- [Source material]

*****

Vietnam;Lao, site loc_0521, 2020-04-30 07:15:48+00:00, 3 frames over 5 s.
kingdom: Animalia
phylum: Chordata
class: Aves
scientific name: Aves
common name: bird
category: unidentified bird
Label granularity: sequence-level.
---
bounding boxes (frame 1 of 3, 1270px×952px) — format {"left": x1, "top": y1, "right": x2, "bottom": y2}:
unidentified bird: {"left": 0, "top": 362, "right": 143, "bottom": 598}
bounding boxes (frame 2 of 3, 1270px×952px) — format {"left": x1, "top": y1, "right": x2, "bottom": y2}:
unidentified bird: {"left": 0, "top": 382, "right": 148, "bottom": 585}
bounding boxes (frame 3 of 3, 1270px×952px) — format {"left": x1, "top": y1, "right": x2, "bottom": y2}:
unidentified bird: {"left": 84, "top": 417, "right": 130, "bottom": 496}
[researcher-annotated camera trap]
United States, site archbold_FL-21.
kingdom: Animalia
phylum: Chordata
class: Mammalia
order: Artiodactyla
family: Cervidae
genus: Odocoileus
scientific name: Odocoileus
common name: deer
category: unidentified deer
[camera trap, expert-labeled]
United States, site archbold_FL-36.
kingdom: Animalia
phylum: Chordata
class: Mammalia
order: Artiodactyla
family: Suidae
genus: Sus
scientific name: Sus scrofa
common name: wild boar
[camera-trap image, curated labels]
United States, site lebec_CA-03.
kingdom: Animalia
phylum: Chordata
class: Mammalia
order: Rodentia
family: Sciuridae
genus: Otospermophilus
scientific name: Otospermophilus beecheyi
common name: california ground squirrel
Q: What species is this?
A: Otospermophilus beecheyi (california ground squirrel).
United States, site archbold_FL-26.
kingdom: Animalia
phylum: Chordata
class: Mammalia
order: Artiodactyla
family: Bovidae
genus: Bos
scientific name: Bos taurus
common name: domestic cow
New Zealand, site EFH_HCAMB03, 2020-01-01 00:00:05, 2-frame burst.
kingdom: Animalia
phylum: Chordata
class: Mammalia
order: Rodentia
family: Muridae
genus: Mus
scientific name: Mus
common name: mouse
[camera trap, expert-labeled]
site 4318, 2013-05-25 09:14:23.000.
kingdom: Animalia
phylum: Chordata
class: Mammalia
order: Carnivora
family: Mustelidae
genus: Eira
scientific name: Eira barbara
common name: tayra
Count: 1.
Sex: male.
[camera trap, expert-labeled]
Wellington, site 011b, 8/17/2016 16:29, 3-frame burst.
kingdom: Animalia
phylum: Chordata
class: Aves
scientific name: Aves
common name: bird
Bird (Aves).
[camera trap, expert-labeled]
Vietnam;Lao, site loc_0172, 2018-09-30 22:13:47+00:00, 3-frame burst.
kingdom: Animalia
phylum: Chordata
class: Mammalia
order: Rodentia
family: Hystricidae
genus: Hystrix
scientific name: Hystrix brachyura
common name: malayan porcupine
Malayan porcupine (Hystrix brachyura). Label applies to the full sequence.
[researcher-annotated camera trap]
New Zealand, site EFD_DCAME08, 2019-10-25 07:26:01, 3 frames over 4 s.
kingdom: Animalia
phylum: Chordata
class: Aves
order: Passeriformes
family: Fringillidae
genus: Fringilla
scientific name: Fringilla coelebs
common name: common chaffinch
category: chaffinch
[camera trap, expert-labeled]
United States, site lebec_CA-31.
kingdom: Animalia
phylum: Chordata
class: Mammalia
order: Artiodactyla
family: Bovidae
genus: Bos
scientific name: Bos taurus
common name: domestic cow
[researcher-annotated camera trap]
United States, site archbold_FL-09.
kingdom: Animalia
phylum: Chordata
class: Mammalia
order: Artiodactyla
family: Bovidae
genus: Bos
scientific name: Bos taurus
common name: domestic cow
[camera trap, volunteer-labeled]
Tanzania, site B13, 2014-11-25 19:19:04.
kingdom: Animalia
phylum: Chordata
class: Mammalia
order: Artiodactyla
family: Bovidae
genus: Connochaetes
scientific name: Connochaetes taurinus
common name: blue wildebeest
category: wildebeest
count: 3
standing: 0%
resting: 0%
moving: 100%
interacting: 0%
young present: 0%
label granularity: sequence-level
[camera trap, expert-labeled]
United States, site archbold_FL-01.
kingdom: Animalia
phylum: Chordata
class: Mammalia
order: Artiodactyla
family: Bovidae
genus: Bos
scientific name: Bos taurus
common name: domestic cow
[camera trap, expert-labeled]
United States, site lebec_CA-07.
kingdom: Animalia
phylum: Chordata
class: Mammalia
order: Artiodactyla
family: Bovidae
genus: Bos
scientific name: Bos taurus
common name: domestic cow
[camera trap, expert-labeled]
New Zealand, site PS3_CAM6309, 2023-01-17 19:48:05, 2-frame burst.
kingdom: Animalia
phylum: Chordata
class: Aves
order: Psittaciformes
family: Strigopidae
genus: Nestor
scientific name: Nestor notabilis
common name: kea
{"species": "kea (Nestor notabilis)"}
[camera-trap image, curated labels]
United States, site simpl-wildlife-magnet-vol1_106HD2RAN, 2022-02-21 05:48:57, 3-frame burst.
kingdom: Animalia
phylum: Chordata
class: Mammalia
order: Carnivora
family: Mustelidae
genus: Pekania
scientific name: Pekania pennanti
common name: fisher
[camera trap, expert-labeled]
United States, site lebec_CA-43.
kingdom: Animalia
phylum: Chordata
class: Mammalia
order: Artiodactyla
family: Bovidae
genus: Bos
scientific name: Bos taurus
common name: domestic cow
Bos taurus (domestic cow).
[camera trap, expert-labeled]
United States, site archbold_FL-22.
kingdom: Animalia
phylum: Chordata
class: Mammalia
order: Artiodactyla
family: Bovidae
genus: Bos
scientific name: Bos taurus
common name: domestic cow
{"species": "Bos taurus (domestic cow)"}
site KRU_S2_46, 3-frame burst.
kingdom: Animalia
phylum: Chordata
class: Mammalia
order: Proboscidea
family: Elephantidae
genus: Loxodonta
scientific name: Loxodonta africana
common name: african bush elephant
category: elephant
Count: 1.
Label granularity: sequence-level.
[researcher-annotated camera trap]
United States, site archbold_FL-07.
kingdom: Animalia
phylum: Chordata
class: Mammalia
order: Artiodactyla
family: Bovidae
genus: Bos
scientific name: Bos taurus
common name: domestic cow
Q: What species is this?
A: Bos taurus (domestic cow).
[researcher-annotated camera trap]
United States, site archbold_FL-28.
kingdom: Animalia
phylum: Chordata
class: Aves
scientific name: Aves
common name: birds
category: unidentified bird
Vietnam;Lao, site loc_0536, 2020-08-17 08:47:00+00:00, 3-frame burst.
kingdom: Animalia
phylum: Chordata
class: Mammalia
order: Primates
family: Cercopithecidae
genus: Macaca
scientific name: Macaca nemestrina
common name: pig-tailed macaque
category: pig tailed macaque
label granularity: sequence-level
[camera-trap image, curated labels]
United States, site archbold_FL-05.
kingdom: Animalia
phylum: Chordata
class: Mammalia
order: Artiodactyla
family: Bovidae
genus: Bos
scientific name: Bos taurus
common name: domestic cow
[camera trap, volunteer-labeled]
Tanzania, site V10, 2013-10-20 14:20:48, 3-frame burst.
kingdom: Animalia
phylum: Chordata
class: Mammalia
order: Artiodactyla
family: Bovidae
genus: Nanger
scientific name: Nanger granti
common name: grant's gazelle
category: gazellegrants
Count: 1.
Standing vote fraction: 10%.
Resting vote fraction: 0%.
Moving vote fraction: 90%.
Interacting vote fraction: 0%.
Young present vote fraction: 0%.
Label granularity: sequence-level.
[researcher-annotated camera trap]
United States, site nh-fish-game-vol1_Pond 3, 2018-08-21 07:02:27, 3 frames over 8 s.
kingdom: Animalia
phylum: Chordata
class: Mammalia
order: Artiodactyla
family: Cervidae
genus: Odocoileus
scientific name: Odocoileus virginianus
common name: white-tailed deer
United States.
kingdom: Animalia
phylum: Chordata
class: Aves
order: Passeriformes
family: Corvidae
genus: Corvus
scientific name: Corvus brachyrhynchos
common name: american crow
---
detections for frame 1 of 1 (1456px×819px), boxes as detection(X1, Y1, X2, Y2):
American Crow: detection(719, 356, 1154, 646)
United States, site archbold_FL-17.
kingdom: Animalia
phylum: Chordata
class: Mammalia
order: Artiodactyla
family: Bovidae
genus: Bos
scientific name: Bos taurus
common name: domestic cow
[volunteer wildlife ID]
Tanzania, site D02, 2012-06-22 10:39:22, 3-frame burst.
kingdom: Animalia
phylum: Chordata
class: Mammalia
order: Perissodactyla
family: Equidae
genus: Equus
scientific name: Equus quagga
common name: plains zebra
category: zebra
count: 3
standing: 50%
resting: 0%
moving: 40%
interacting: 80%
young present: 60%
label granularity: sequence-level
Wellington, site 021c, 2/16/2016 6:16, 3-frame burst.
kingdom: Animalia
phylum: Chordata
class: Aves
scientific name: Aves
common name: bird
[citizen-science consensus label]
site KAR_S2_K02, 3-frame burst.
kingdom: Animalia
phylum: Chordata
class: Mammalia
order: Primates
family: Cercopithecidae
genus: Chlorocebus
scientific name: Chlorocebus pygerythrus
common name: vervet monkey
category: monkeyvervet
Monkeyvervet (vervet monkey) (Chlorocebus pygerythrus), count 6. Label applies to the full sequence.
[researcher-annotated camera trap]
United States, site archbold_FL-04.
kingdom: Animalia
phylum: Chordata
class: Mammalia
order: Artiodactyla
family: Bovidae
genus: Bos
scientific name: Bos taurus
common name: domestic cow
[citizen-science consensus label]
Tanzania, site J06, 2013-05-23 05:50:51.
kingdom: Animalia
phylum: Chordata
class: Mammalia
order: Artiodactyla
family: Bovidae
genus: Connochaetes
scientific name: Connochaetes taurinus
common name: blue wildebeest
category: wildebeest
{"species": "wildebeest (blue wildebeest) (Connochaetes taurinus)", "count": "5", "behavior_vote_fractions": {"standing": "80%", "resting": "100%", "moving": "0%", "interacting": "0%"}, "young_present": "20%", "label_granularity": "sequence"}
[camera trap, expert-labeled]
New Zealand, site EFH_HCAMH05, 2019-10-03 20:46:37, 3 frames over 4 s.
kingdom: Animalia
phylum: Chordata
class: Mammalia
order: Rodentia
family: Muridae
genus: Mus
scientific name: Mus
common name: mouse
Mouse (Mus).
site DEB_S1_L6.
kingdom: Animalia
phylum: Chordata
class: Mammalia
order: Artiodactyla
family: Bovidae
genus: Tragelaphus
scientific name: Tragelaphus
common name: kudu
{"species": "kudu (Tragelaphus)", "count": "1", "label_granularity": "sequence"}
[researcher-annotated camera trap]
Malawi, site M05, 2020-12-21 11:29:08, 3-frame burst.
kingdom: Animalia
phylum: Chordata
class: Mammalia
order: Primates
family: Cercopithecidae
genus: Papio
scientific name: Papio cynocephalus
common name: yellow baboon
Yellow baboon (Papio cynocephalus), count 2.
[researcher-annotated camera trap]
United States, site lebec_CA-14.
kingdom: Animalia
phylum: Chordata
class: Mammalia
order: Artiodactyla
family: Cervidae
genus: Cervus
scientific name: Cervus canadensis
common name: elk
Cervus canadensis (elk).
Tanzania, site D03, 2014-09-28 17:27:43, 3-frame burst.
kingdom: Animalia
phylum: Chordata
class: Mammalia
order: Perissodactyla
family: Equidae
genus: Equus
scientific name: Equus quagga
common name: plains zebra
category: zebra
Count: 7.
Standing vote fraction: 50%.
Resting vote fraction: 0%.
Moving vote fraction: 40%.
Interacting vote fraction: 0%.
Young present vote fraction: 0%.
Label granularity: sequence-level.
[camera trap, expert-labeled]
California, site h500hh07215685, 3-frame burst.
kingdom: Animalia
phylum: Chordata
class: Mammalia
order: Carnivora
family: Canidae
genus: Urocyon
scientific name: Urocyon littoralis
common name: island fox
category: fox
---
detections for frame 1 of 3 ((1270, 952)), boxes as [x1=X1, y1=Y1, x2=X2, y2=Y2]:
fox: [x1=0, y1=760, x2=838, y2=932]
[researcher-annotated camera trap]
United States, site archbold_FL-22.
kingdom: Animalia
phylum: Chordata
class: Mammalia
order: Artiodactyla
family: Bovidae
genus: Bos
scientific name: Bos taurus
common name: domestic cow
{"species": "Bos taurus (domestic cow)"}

*****

- [Exercise description] Only a number should be returned: the count of lines above that include "wildlife".

- [Task result] 2